Talihin bir cilvesi Ole Gunnar Solskjaer, Manchester United’ın başına geldiğinde yeniden dönem ortasıydı. Yerine geldiği hoca, yeniden artık birebir kenti paylaşacağı Jose Mourinho’ydu.
United mesleğine fırtına üzere başlamış ve birinci 9 maçında Ferguson’ın bile erişemediği 25 puanı yakalamıştı. Fakat, tekrar bir benzerlik Giovanni van Bronckhorst’un süratli Beşiktaş başlangıcı üzere yapay bir umut oluşturmuştu taraftar üzerinde.
Unutulmaz Paris Saint Germain zaferinin akabinde gelen kontrat ve dönemin kalanında ömrün gerçekleriyle müsabaka… Son 10 maçta alınan iki galibiyet ile Şampiyonlar Ligi trenini kaçırması.
Solskjaer’in mesleğine genel olarak baktığımızda işin Norveç tarafında çok büyük muvaffakiyet var. Molde ile kazandığı şampiyonlukların dışında Avrupa’da da bu çapta bir kulüp için yeterli sonuçlar elde ettiğini söyleyebiliriz.
YÖNETİM DE KONUŞULMALI
İşin Ada tarafındaysa staj sayabileceğimiz ve küme düşmeyle sonuçlanan bir Cardiff macerası var birinci etapta. United macerasıysa yalnızca onun üzerinden değil, Ferguson sonrası United İdaresi’nin genel beceriksizliği üzerinden de konuşulmalı.
Solskjaer’in istediği ve United’ın da gücünün yetebileceği sağ kanat oyuncularını almayan yönetimciler onun saha içinde istediği yapıyı oluşturmasını da engellemiş oldu.
HIZLI HAMLESİ SEVİYOR
Solskjaer, genelde reaktif oyunu sever.
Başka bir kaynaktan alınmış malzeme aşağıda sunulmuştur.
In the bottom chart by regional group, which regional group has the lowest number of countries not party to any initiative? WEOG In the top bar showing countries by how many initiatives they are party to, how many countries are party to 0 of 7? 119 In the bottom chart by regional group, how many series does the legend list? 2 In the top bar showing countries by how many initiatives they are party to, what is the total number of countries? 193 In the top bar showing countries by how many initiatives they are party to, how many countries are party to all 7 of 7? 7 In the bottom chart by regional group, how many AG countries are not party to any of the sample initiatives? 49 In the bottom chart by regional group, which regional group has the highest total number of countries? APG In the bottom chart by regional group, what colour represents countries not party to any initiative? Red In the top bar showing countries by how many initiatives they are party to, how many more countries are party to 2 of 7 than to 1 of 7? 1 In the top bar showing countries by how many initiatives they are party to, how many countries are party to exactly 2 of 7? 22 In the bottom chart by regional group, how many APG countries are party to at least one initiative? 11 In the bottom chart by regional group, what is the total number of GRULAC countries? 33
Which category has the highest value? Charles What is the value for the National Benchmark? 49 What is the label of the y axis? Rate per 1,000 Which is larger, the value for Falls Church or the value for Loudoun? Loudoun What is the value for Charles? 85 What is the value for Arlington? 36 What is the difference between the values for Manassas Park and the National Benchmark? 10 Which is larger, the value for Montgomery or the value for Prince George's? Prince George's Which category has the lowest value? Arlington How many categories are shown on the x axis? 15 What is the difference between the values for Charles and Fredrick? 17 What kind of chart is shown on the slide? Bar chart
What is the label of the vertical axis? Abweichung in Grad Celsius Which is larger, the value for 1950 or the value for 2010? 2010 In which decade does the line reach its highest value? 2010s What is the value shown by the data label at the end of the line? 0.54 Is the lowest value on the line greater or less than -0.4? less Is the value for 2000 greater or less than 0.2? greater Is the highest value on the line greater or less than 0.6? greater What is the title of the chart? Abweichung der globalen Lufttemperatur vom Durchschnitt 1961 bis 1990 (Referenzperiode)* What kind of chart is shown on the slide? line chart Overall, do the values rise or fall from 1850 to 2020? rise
Fakat bunu topun ardına geçip beklemek olarak düşünmeyelim.
Birebir aynı olmasa bile Klopp’un oyun anlayışı üzere top kapıp süratli hamleye çıkmak, atak kanatlarının sık sık içeri katetmesi, kenar beklerinin etkin olarak önde olması kıymetli özellikleri oyununun.
Genelde tek santrforla lakin gerisinde da ona yakın bir 10 numara ile oynamayı seviyor.
Solskjaer sakin bir adam. Bizim için çok Norveçli ve hatta İngilizler için bile çok Norveçli. Kaosun her vakit başrolü oynadığı Süper Lig’de sakin kalması büyük muvaffakiyet olur. Lakin öteki yandan şikayet etmiyor diye de eleştirilebilir. “Hoca dediğin yumruğunu vurmalı” şekli yorumlara hazırlıklı olmak lazım. Ve de en değerlisi Beşiktaş’ın şu andaki durumunu gözönünde bulundurursak Solskjaer’in çabucak bu grubu uçurmasını beklemek büyük haksızlık olur. Lakin ben mümkün bir kaç sonucun akabinde “Beşiktaş’ta Sergen sesleri” haberlerini görür üzereyim.